Stored items from a collection:
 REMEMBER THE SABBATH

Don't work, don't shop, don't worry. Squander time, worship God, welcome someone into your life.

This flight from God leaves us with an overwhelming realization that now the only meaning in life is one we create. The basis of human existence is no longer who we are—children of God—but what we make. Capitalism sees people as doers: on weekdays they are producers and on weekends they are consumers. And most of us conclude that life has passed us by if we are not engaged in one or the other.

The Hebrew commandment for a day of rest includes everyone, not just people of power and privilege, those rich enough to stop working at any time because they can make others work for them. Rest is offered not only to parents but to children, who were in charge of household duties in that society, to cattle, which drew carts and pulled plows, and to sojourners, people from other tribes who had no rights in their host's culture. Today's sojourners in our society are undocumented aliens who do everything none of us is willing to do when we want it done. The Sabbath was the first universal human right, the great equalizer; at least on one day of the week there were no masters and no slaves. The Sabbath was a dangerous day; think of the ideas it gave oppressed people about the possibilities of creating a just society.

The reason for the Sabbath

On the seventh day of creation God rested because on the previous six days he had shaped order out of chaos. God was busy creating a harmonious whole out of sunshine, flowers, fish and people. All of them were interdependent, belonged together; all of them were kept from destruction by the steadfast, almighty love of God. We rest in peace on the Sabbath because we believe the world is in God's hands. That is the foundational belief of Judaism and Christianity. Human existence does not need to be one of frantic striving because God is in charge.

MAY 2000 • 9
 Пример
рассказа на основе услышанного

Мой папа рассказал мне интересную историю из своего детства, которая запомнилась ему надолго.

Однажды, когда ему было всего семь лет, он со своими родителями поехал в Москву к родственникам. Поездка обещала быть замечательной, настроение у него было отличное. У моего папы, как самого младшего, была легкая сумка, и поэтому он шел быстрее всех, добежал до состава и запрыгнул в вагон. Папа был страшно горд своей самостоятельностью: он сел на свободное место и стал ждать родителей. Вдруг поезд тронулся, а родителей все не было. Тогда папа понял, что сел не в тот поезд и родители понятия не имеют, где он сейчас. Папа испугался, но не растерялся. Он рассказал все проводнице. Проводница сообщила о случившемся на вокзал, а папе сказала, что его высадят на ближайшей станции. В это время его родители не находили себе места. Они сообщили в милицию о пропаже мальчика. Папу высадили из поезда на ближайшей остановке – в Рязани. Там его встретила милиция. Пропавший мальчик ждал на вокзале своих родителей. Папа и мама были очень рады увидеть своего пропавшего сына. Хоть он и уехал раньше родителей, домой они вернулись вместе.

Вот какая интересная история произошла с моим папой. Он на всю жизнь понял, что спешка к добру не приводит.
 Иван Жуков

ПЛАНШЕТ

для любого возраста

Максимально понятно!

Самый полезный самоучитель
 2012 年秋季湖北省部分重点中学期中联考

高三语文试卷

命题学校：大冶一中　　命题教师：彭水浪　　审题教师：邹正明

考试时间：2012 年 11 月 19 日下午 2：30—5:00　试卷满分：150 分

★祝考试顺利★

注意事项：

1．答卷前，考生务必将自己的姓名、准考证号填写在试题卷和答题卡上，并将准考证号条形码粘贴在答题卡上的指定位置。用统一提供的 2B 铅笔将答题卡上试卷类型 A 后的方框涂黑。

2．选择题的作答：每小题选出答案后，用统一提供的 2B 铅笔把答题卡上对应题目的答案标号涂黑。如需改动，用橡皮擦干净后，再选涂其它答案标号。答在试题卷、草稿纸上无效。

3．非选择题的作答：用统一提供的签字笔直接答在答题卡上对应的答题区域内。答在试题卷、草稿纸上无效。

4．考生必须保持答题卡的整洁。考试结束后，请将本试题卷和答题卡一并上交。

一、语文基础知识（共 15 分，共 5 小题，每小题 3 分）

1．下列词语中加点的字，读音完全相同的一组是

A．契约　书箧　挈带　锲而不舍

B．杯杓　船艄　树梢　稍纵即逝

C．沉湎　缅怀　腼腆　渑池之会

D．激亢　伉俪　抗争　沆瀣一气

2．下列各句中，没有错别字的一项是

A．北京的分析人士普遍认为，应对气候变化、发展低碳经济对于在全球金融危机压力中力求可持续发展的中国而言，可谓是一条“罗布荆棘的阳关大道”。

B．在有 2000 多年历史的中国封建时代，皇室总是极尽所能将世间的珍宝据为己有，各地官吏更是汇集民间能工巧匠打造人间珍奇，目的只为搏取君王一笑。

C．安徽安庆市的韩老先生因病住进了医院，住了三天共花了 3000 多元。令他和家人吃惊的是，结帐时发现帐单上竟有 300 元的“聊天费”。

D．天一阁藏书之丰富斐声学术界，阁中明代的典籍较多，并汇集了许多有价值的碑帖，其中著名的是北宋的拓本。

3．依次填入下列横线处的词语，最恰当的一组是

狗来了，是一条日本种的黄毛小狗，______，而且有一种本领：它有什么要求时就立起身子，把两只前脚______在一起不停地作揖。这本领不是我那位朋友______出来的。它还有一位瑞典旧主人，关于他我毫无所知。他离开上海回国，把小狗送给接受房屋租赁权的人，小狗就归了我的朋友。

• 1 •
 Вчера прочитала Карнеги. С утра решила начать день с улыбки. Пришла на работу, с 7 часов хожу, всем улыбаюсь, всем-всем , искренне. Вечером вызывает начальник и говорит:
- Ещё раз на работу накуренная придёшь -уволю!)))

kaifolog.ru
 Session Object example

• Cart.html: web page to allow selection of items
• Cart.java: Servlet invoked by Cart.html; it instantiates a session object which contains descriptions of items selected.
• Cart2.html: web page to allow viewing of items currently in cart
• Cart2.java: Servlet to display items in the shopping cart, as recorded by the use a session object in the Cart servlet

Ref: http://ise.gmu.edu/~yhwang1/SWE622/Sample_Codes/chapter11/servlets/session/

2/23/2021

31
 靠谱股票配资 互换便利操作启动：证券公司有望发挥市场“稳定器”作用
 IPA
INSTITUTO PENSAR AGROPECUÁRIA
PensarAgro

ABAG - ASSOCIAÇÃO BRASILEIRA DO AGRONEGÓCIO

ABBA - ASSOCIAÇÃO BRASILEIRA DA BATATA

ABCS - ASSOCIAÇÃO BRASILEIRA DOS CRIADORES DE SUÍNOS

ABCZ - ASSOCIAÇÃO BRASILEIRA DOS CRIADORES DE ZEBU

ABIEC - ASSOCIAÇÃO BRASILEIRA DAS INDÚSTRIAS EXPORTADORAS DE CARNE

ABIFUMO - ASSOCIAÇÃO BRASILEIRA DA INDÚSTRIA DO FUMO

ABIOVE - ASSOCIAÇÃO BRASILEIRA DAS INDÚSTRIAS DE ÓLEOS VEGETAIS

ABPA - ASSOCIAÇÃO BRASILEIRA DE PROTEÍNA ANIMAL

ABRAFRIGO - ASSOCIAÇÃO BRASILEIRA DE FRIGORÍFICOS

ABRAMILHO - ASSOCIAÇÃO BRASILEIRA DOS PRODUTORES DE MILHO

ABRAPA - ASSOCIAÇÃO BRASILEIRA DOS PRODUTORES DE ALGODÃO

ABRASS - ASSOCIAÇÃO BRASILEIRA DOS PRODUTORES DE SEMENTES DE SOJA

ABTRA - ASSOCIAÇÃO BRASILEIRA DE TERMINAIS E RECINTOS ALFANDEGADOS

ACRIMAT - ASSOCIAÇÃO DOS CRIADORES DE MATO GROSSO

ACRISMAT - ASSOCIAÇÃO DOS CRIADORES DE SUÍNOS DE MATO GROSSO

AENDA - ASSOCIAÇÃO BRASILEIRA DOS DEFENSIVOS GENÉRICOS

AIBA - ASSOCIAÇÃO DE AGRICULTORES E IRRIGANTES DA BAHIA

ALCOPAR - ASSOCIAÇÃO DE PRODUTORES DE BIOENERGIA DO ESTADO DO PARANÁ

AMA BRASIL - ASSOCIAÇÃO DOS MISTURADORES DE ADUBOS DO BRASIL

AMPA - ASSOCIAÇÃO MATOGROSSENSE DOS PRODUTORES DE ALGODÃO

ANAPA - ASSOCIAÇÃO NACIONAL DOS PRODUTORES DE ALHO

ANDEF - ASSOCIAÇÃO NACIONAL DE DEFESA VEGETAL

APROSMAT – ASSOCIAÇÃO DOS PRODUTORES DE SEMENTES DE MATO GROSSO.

Assigned task: From the records above, print exactly the lines that run from the line with "B．杯杓　船艄　树梢　稍纵即逝" to the line with "3．依次填入下列横线处的词语，最恰当的一组是", inclusive.

Response below:
B．杯杓　船艄　树梢　稍纵即逝

C．沉湎　缅怀　腼腆　渑池之会

D．激亢　伉俪　抗争　沆瀣一气

2．下列各句中，没有错别字的一项是

A．北京的分析人士普遍认为，应对气候变化、发展低碳经济对于在全球金融危机压力中力求可持续发展的中国而言，可谓是一条“罗布荆棘的阳关大道”。

B．在有 2000 多年历史的中国封建时代，皇室总是极尽所能将世间的珍宝据为己有，各地官吏更是汇集民间能工巧匠打造人间珍奇，目的只为搏取君王一笑。

C．安徽安庆市的韩老先生因病住进了医院，住了三天共花了 3000 多元。令他和家人吃惊的是，结帐时发现帐单上竟有 300 元的“聊天费”。

D．天一阁藏书之丰富斐声学术界，阁中明代的典籍较多，并汇集了许多有价值的碑帖，其中著名的是北宋的拓本。

3．依次填入下列横线处的词语，最恰当的一组是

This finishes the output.